IN the ICU I watched the monitor to see if SBP was above 90, called the nurse every time and asked if we could turn it off because I had a wicked HA.

I NEVER give a pt dopamine without telling them to be sure to let me know if they have the above side effects. Why I never got a centeral line is another story.:scrying:

Am I in trouble?

It's been bugging me and I just need to get it off my chest.. I work on a medicine floor and had a 90+ yrs old pt on a 1:1 observation for s/p fall at home. The pt became restless, confused and trying to climb out of bed in the middle of the night. I had to call the doctor to see if a medication can be ordered to help calm her down. The doctor ordered a one time does of Haldol 1mg PO which I administered. Nevertheless, the pt still remained restless and confused throughout the night until the morning. The 1:1 was there with her the whole time to prevent falls. That day, when the family member found out Haldol was given, she was so frustrated and complained to the head of the hospital. Now, I'm concerned she might take this to a different level (lawsuit or something) The patient was never again ordered Haldol and was dc'd home days later.
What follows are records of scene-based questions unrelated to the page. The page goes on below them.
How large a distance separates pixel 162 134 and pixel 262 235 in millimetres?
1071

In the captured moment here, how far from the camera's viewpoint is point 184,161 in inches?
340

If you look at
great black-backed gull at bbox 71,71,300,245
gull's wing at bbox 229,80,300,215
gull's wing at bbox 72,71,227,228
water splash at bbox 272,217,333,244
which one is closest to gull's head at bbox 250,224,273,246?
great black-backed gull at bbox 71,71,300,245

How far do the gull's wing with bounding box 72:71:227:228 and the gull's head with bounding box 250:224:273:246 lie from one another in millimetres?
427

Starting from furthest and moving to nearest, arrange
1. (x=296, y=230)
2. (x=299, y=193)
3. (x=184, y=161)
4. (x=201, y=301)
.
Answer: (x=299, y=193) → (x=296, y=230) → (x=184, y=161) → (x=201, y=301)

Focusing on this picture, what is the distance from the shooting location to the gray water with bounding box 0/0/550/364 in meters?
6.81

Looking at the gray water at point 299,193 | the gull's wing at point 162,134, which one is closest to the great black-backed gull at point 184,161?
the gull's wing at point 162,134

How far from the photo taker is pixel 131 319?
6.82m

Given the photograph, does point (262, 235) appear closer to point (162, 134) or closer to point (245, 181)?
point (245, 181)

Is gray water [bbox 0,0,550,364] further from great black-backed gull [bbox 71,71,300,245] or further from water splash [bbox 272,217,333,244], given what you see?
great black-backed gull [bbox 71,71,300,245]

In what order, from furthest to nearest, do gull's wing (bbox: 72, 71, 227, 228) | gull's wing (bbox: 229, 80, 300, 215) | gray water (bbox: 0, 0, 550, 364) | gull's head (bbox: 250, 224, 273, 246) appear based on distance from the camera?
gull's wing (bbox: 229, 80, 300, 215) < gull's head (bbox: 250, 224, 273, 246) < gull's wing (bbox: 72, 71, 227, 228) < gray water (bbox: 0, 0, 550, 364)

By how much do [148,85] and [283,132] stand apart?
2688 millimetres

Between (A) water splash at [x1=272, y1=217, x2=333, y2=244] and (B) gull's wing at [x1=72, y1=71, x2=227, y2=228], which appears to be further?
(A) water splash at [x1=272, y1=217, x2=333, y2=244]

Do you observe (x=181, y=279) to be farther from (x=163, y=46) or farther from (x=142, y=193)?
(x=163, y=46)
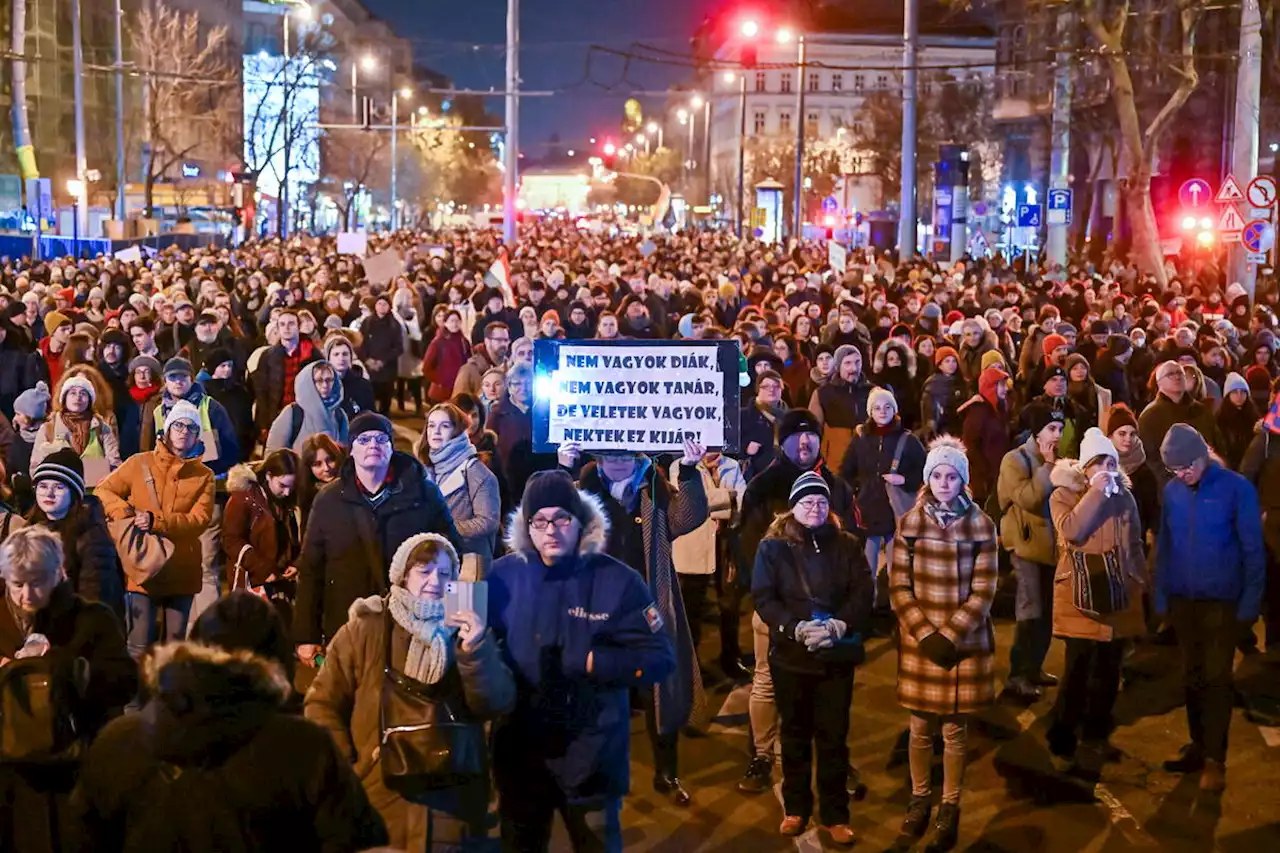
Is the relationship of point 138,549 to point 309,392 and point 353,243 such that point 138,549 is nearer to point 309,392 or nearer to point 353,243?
point 309,392

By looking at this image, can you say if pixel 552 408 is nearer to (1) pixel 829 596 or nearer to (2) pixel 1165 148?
(1) pixel 829 596

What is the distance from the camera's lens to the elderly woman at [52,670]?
505 cm

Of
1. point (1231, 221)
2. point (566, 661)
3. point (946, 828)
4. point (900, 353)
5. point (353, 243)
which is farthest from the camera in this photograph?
point (353, 243)

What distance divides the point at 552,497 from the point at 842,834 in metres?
2.21

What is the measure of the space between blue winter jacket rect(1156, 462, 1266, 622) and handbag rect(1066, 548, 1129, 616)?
23cm

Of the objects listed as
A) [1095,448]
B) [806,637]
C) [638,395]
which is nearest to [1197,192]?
[1095,448]

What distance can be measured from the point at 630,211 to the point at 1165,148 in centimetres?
9933

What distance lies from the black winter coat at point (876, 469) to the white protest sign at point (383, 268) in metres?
14.2

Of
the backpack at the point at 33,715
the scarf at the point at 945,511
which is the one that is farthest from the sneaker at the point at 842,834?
the backpack at the point at 33,715

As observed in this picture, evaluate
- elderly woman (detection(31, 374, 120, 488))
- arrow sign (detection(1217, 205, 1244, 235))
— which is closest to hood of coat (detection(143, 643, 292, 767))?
elderly woman (detection(31, 374, 120, 488))

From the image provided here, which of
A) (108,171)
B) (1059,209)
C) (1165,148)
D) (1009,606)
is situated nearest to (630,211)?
(108,171)

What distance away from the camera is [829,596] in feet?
21.9

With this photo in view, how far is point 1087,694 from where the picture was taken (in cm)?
783

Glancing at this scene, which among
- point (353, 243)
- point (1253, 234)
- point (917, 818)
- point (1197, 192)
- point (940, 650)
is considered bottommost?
point (917, 818)
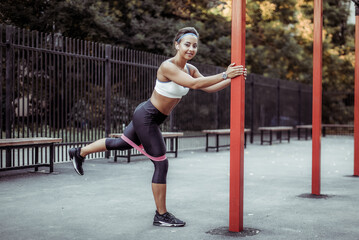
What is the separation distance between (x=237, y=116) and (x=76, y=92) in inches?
312

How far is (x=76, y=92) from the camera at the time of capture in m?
11.8

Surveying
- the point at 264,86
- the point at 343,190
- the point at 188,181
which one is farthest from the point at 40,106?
the point at 264,86

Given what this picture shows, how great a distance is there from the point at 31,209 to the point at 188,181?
3.25 m

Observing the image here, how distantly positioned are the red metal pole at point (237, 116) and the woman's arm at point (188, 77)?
13cm

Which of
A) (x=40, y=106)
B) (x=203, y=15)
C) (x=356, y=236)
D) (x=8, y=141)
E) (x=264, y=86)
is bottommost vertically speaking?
(x=356, y=236)

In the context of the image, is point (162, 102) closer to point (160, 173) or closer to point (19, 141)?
point (160, 173)

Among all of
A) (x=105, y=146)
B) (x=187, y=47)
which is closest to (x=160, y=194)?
(x=105, y=146)

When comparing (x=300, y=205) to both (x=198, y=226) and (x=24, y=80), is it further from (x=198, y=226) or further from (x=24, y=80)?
(x=24, y=80)

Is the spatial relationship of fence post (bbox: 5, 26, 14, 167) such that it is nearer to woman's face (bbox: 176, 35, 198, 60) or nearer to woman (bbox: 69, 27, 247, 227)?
woman (bbox: 69, 27, 247, 227)

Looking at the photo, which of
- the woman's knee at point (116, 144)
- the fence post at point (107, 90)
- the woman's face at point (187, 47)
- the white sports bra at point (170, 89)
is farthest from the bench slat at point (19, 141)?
the woman's face at point (187, 47)

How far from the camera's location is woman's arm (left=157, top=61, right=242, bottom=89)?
14.5ft

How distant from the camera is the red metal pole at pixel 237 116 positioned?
4.54 meters

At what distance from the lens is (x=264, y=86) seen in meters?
20.8

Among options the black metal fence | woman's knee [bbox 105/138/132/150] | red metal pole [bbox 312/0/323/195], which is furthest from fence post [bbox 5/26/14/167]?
red metal pole [bbox 312/0/323/195]
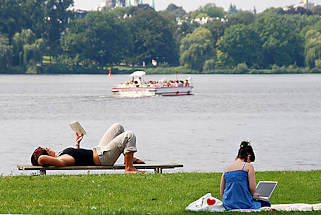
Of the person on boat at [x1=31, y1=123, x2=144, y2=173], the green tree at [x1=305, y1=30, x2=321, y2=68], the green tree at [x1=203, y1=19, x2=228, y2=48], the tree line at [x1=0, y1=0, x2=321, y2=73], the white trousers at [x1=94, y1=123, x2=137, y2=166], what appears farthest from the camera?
the green tree at [x1=203, y1=19, x2=228, y2=48]

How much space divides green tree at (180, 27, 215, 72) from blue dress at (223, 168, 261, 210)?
13496 cm

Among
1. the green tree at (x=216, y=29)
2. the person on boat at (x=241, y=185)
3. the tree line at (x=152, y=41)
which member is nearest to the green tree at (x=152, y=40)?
the tree line at (x=152, y=41)

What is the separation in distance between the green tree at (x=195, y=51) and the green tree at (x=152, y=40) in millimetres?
17065

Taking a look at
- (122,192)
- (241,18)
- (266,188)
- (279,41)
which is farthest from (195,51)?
(266,188)

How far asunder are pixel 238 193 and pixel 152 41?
158 m

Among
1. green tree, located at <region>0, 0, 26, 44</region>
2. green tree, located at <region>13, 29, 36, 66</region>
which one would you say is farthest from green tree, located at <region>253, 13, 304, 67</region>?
green tree, located at <region>13, 29, 36, 66</region>

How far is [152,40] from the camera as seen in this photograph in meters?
168

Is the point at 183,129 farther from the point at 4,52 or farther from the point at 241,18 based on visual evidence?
the point at 241,18

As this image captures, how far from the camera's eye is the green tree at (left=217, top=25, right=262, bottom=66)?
158125 millimetres

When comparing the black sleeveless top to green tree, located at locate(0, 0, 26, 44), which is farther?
green tree, located at locate(0, 0, 26, 44)

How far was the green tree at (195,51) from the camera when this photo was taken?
145 metres

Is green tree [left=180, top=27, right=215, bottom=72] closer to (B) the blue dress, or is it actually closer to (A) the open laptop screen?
(A) the open laptop screen

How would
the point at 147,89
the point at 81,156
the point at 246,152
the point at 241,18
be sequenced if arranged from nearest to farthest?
1. the point at 246,152
2. the point at 81,156
3. the point at 147,89
4. the point at 241,18

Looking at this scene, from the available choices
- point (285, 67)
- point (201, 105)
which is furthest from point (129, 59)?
point (201, 105)
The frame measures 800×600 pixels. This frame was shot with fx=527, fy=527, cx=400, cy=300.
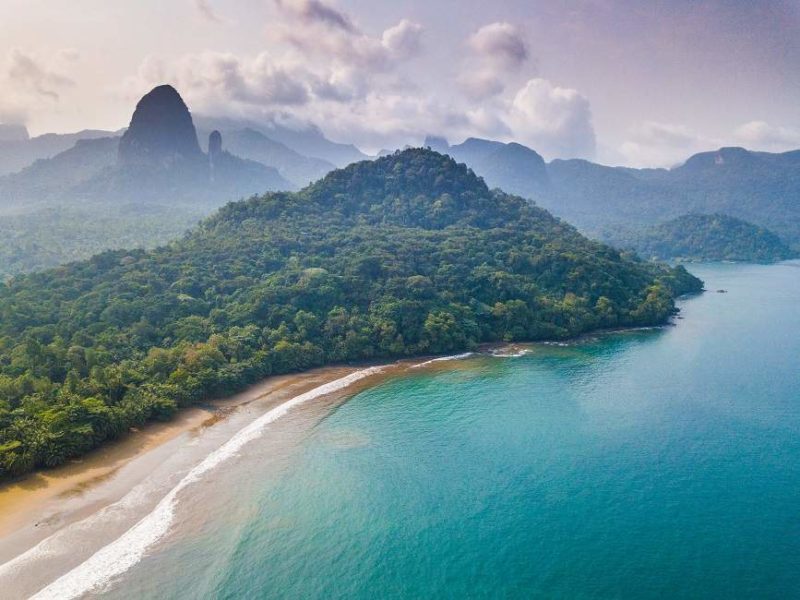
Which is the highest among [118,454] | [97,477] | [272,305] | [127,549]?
[272,305]

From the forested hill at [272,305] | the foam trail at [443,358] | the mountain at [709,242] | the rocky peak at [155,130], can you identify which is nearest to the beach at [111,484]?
the forested hill at [272,305]

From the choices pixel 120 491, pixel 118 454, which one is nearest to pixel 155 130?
pixel 118 454

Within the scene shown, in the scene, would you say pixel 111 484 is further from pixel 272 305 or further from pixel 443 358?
pixel 443 358

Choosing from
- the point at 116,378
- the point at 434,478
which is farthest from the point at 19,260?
the point at 434,478

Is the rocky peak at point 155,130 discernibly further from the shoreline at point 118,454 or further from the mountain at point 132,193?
the shoreline at point 118,454

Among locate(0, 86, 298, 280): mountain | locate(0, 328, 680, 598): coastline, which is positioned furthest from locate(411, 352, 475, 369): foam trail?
locate(0, 86, 298, 280): mountain

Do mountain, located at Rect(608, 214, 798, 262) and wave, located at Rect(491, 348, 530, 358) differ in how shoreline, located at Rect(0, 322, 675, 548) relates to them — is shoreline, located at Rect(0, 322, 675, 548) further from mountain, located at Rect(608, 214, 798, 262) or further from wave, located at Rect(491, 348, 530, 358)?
mountain, located at Rect(608, 214, 798, 262)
Should I be worried? What is the worst that can happen? Can I lose my license over this? So scared and convinced this family member is out to get me =(

Specializes in Medical.

Unless there was a notation that the family opposed Haldol administration already in the file I think you are fine. It was an appropriate dose given in an appropriate setting, prescribed by an appropriate person.

Specializes in Med Surg.

I'm so glad I found this thread. I made a horribly stupid mistake today in clinicals. My pt had PRN topical meds in her MAR, so I noted them, looked them up, and was ready to give as needed. Unfortunately, several pages past that were BID orders for these same meds. They were BID and PRN. I was having a good day at clinicals and then my instructor caught that. I feel horrible. Fortunately, I was able to give them, but at the same time I'm so freaked out. All I can think is what if my delaying getting them hurt my pt? Rationally I know that in the scheme of things, she's probably going to be fine, but I feel so awful about it. The last thing I want to do as a nurse is to hurt my patients through my mistakes.

Now I'm just hoping everything works out OK with my pt and that I don't get kicked out of school for making such a stupid mistake. It's a comfort to know I'm not alone in this. I can definitely say I will be busting my butt to make sure nothing like this happens again.